High street retailers John Lewis, Next, and Argos owners Home Retail Group have cast doubt on an imminent consumer recovery. Picture: Comp

High street retailers John Lewis, Next, and Argos owners Home Retail Group have cast doubt on an imminent consumer recovery. Picture: Comp

  • by SCOTT REID
 

A TRIO of big high street names yesterday cast doubt on an imminent consumer recovery, saying they expected spending to remain subdued until wages started to out-pace inflation.

Department store operator John Lewis, fashion chain Next and Argos-owner Home Retail Group said that, while the economic backdrop was stabilising, consumer confidence had yet to return to pre-recession levels.

Recent official data and industry surveys have pointed to an improving outlook for spending, with cash-squeezed consumers feeling more confident about committing to big-ticket items such as cars, furniture and electrical goods.
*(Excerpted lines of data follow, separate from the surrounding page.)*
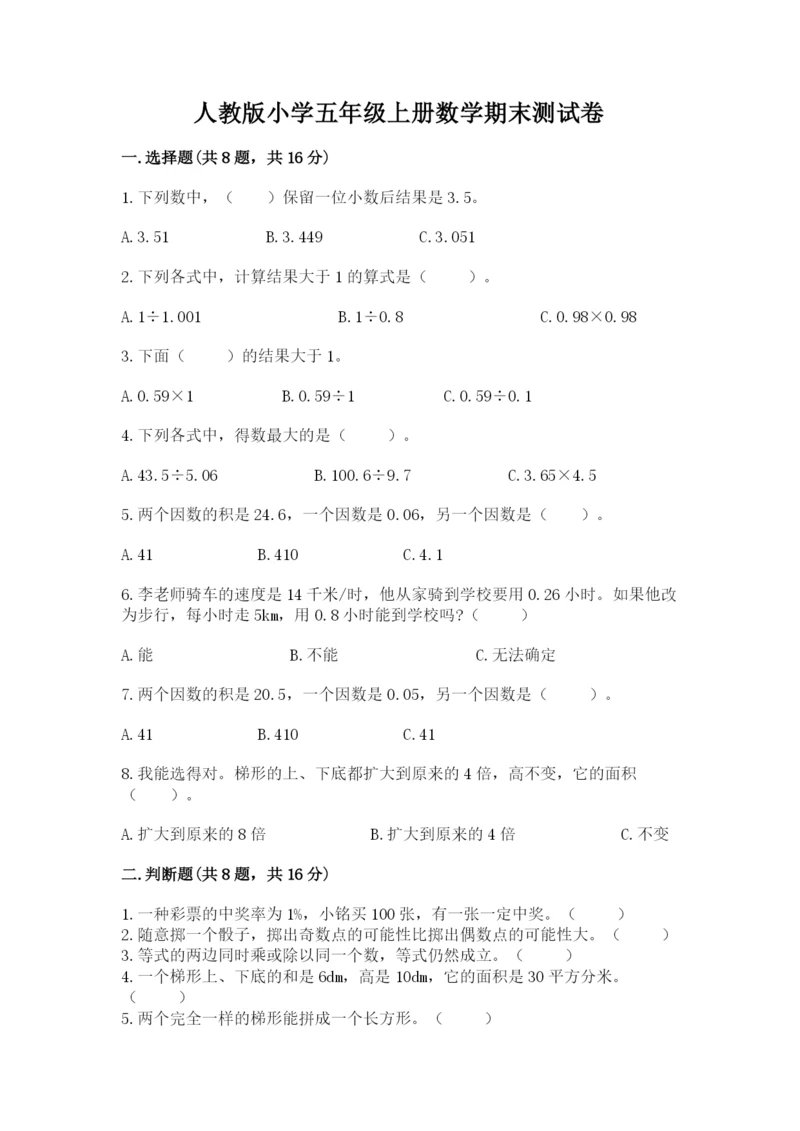 人教版小学五年级上册数学期末测试卷

一.选择题(共8题，共16分)

1.下列数中，（　　）保留一位小数后结果是3.5。

A.3.51　　B.3.449　　C.3.051

2.下列各式中，计算结果大于1的算式是（　　）。

A.1÷1.001　　B.1÷0.8　　C.0.98×0.98

3.下面（　　）的结果大于1。

A.0.59×1　　B.0.59÷1　　C.0.59÷0.1

4.下列各式中，得数最大的是（　　）。

A.43.5÷5.06　　B.100.6÷9.7　　C.3.65×4.5

5.两个因数的积是24.6，一个因数是0.06，另一个因数是（　　）。

A.41　　B.410　　C.4.1

6.李老师骑车的速度是14千米/时，他从家骑到学校要用0.26小时。如果他改为步行，每小时走5km，用0.8小时能到学校吗?（　　）

A.能　　B.不能　　C.无法确定

7.两个因数的积是20.5，一个因数是0.05，另一个因数是（　　）。

A.41　　B.410　　C.41

8.我能选得对。梯形的上、下底都扩大到原来的4倍，高不变，它的面积（　　）。

A.扩大到原来的8倍　　B.扩大到原来的4倍　　C.不变

二.判断题(共8题，共16分)

1.一种彩票的中奖率为1%，小铭买100张，有一张一定中奖。（　　）
2.随意掷一个骰子，掷出奇数点的可能性比掷出偶数点的可能性大。（　　）
3.等式的两边同时乘或除以同一个数，等式仍然成立。（　　）
4.一个梯形上、下底的和是6dm，高是10dm，它的面积是30平方分米。（　　）
5.两个完全一样的梯形能拼成一个长方形。（　　）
However, many retailers still remain cautious on the market for the year ahead.

Employee-owned John Lewis, which runs 39 department stores and the upmarket Waitrose grocery chain, posted a steady rise in first-half sales and underlying profit and said it expected to trade positively in the second half.

But managing director Andy Street noted that shoppers were still being careful on how they spend.

“They’re willing to spend on big purchases,” he said, “but what we’re definitely not seeing is a return to what I would describe as conspicuous consumption.”

The group racked up £4.7 billion in sales in the six months to 27 July, an increase of 7 per cent despite comparisons with strong trading last summer.

Underlying profits were 4 per cent higher at £115.8 million, although a payment of £40m to staff following the miscalculation of holiday pay over the past seven years meant bottom-line profits slumped 38.5 per cent to £68.5m.

High street stalwart Next posted a 8.2 per cent rise in its first-half profits to £271.8m, helped by a strong performance from its Directory internet and catalogue business as well as store openings.

Revenues lifted 2.2 per cent to £1.68bn, with retail sales down 0.9 per cent but Directory takings up 8.3 per cent. The interim dividend is set to rise by 16.1 per cent to 36p.

Chief executive Simon Wolfson said: “While there is some relief in the economy, I think it would be a mistake to characterise that as a full blown recovery because a recovery will require growth in real earnings not just more borrowing.”

He believes that a return to earnings growth ahead of inflation will take at least a year and warned that a loosening of the mortgage market alongside UK government housing market stimulus measures looked likely to result in an “unhelpful house price bubble”.

Home Retail, meanwhile, posted weather-assisted second-quarter underlying sales rises of 2.7 per cent and 11 per cent at its Argos and Homebase businesses respectively, but remained cautious.

Chief executive Terry Duddy said: “Whilst we continue to expect consumer spending to remain subdued, we approach the important Christmas trading period in good operational shape.”

The group is reducing its dependence on its Argos catalogues after a period in which the business has been squeezed by the economic downturn and competition from the likes of Amazon.